Reunindo poemas que abordam o feminino com leveza e profundidade, a autora valoriza a mulher e a complexidade de sua existência num mundo marcado por interesses do patriarcado. Com reflexões sobre a vida, o tempo e a arte, as faces do espelho d’O mar de vidro se misturam e os poemas, com inteligentes metáforas, nos provocam e nos convidam a percorrer caminhos por entre labirínticos versos, a pensar formas de sair da caverna.
Embevecida com os poemas, e de uma forma também metafórica, apresento como se deu a minha imersão neste livro. Li e reli as páginas de O mar de vidro viajando por elas, ou melhor dizendo, mergulhando nelas. Eu lhe convido a vir comigo neste mergulho e aviso, de antemão, que escrevo em primeira pessoa, e no tempo presente, porque ainda viajo nesse livro.
“Certa vez foi dito que/ precisamos sair da/ ilha para vê-la,/ em sua plenitude” (Veloso, 2023, p. 29). Já estava com a leitura avançada no livro de poesia O mar de vidro, quando me deparei com essa paráfrase da máxima de José Saramago, descrita no poema “A ilha de pedra”, da escritora e poeta Gabriela Lages Veloso. Pensando no conteúdo dos versos do poema, respirei fundo, peguei meus equipamentos de leitura – óculos e lápis, subi à tona e mergulhei novamente no espelho desse mar de vidro. Isso mesmo. Retornei às primeiras páginas do livro, pois ele, tal qual a ilha, me convocava a vê-lo na sua inteireza e a ver-me nas palavras e versos.
Equipada, mergulho. Meio anestesiada pelo impacto das águas do mar de palavras à minha frente, vou tecendo a leitura como se estivesse nadando em câmera lenta e, enquanto me tocam os primeiros poemas, enxergo as letras compondo palavras, formando frases e sentidos em minha cabeça. Preciso apertar os olhos para ler e reler os versos que me puxam para dentro de si. Sim. Eles parecem ter vida própria no poema “O Mar de Vidro” (p. 36). E têm, como é possível notar no trecho abaixo:
Em tua fria e funda lâmina,
encontram-se mistérios
escondidos, o medo do
confronto com verdades
ocultas, ou, quem sabe de,
simplesmente, perder-se. [...]
Eu avanço mais e mais nas páginas do livro e, em redemoinho, percebo-me girando, girando entre os poemas e, neste rodopio, sinto “Gaia” soprando em meus ouvidos: “A cada volta, um novo ciclo./ Estou presa nas areias do tempo” (Veloso, 2023, p.15). A areia, o espelho, o mar… Como havia prendido a respiração quando mergulhei, já não era mais possível segurá-la. Entre um verso e outro, respirar é urgente. Nesta interação leitora-escritora, fiz dos versos da poeta meus pensamentos: “E se um dia eu esquecer as palavras?” (p. 16), não, impossível! “Às vezes, sou intempestiva” (p.17). Quase sempre sou.

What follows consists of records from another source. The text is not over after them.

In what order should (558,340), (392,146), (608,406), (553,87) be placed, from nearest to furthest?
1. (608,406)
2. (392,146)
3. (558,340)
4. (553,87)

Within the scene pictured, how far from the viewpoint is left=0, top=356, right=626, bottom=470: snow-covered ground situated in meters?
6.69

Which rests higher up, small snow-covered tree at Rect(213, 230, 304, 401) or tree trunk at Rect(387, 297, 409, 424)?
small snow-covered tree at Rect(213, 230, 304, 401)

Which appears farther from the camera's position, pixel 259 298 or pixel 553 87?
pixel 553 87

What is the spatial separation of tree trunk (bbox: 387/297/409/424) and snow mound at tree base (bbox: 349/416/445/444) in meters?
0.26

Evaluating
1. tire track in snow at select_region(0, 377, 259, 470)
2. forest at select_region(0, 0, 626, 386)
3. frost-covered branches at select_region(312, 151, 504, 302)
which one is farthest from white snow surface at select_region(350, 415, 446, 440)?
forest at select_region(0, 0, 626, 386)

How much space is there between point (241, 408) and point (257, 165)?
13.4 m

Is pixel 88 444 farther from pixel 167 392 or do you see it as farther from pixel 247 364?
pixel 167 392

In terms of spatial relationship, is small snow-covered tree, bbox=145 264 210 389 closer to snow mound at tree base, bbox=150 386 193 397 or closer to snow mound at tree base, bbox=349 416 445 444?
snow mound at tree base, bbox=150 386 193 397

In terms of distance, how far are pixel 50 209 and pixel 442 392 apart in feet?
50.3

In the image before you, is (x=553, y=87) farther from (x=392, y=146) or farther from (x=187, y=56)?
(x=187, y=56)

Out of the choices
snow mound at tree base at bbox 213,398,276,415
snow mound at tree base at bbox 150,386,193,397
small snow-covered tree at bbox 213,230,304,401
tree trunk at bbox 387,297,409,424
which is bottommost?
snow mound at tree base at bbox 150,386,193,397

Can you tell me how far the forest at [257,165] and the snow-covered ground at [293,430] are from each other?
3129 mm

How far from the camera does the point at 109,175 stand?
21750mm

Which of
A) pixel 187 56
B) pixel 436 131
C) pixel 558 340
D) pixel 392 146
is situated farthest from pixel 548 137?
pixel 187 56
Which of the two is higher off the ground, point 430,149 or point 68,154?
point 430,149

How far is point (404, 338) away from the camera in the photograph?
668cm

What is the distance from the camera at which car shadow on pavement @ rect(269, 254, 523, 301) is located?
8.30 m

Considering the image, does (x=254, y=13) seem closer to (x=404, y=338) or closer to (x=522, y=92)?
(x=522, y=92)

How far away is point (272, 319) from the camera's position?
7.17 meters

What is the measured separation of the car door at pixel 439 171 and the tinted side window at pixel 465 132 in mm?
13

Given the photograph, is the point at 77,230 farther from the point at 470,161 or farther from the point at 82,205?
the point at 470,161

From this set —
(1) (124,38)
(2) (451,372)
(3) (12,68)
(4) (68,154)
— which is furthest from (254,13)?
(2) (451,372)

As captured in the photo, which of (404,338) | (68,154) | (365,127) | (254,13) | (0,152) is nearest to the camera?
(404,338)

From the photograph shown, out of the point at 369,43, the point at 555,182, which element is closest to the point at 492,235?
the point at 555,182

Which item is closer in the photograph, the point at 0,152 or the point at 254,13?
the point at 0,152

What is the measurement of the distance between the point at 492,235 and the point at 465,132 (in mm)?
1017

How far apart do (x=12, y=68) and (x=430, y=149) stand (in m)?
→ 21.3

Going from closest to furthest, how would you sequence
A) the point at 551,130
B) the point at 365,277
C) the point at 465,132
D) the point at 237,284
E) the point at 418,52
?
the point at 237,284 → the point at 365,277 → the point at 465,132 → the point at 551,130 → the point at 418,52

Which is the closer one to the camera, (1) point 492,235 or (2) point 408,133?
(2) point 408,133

Assim me senti com o livro na mão. Entre tempestades de ideias, de sonhos e de devaneios, o mar de Gabriela, como uma série de espelhos, me desafia a viajar pelas imagens ancestrais que me habitam desde a eternidade. No poema vejo meu reflexo misturado à imagem de Narciso inebriado e apaixonado a olhar-se nas águas. Meus olhos também se inebriam quando leio:
Tua dura água reflete
e encanta os Narcisos,
levando-os ao eterno
descontentamento.
Teu lume frio revela
a fera interior que, em
vão, tenta-se esconder. [...]
(Veloso, 2023, p. 36).
De espelho em espelho, sigo como se em um labirinto de espelhos estivesse. A razão me puxa pelas mãos e me diz que é preciso sair da escuridão, das profundezas e avançar em direção à luz. Mar, mar, mar... balanço-me no eco do encontro das águas com o vento. Mais uma vez o poema ousado me lembra que “Na superfície, tudo que/ podemos enxergar é um/ espelho perturbado pelas/ ondas” e que, “quem atravessa tuas águas, mesmo que somente com o olhar, sente a difícil liberdade de retornar ao porto.” (Veloso, 2023, p. 18). E agora? Quero ou não quero retornar? Vejo em camadas o espelho e, no meu pensamento raso, já não sei o que fazer. O poema, naquele momento me esclarece, me embevece e me mostra este objeto encantado, tal como é:
Espelho, és o poço mais
profundo que existe.
Em uma só mirada
atravessas as barreiras
do tempo e da vida.
Continua após a publicidade..
Mágico, sombrio ou
verdadeiro, apenas,
és um mar de vidro.
(Veloso, 2023, p. 36).
Volto com sofreguidão à superfície. Respiro a cada verso e inspiro a cada sentido impregnado nas palavras. Sinto-me agora encorajada a olhar-me no espelho para além do reflexo e vejo que sou parte das mulheres que vieram antes de mim. O poema me remete ao livro Mulheres que correm com lobos, de Clarissa Pinkola Estés, que sobre isso me lembra: “Às vezes mergulhamos, saímos, mergulhamos de novo, rapidamente”, mas “[…] não podemos ficar debaixo d’água para sempre, mas precisamos voltar à superfície” (Estés, 1994, p. 362-363).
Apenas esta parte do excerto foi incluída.